# My Oris 47mm Titan C & 47mm Blue Small Second (Both Fully Brushed)



## tlp

I de-pimped my ride (47mm Blue Small seconds) by brushing the horns and band. It turned out pretty good de-blingified. Looks like it came straight from the factory sporting the new look. All go and no show. :-!

NOW THE TITAN C IS FULLY BRUSHED AS WELL. Scroll down for Brushed Titan C pictures.


----------



## calibro9

*Re: My Oris 47mm Titan C & 47mm Blue Small Second (Fully Brushed)*

sweet! Looks 300 times better that way. What did you use to get the brushed look... and how did you do it?


----------



## tlp

*Re: My Oris 47mm Titan C & 47mm Blue Small Second (Fully Brushed)*



calibro9 said:


> sweet! Looks 300 times better that way. What did you use to get the brushed look... and how did you do it?
* * *
- **SET TASK A**
In the watch thread, which parts of the 47mm Blue Small Second did tlp brush?

- **TASK INPUTS**
* * *
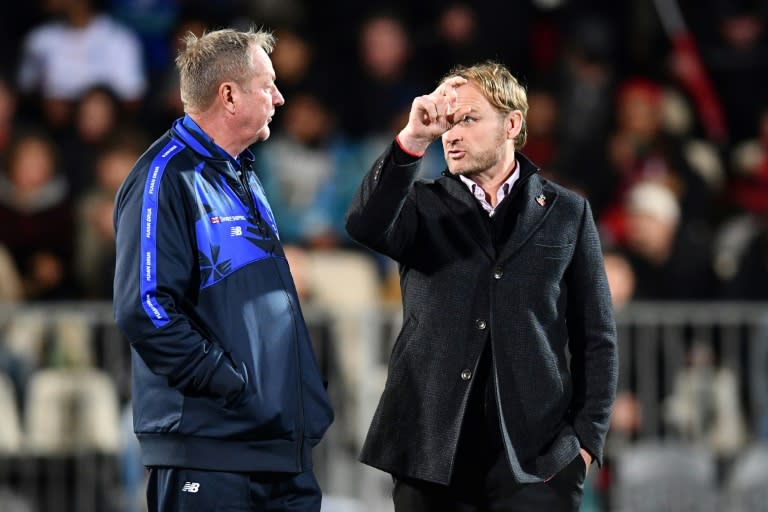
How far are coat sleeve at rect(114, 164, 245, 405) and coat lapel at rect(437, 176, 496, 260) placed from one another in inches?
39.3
* * *
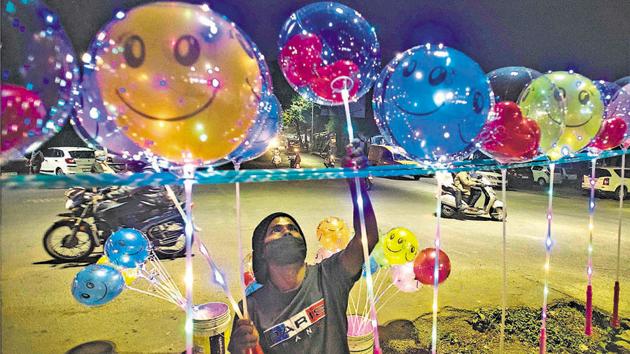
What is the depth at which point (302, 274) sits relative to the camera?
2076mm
* * *
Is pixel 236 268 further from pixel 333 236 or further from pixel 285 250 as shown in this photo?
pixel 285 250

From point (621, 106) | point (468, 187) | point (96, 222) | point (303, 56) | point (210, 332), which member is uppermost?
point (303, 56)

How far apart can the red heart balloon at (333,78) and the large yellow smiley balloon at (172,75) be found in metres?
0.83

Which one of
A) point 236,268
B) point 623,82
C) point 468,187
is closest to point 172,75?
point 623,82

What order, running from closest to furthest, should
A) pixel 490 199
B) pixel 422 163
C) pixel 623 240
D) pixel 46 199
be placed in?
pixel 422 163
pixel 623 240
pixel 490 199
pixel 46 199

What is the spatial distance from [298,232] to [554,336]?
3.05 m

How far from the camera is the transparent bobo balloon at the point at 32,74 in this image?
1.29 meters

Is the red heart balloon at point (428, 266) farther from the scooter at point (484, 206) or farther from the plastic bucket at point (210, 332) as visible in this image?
* * *
- **SET TASK B**
Print the stretch of the listing from the line that contains "What order, running" through the line that contains "1.29 meters", reproducing those lines precisely and nothing else.

- **FULL OUTPUT A**
The horns and the band.

- **FULL OUTPUT B**
What order, running from closest to furthest, should
A) pixel 490 199
B) pixel 422 163
C) pixel 623 240
D) pixel 46 199
be placed in?
pixel 422 163
pixel 623 240
pixel 490 199
pixel 46 199

What is the spatial distance from [298,232] to [554,336]?
3.05 m

How far from the camera is the transparent bobo balloon at the point at 32,74 in this image?
1.29 meters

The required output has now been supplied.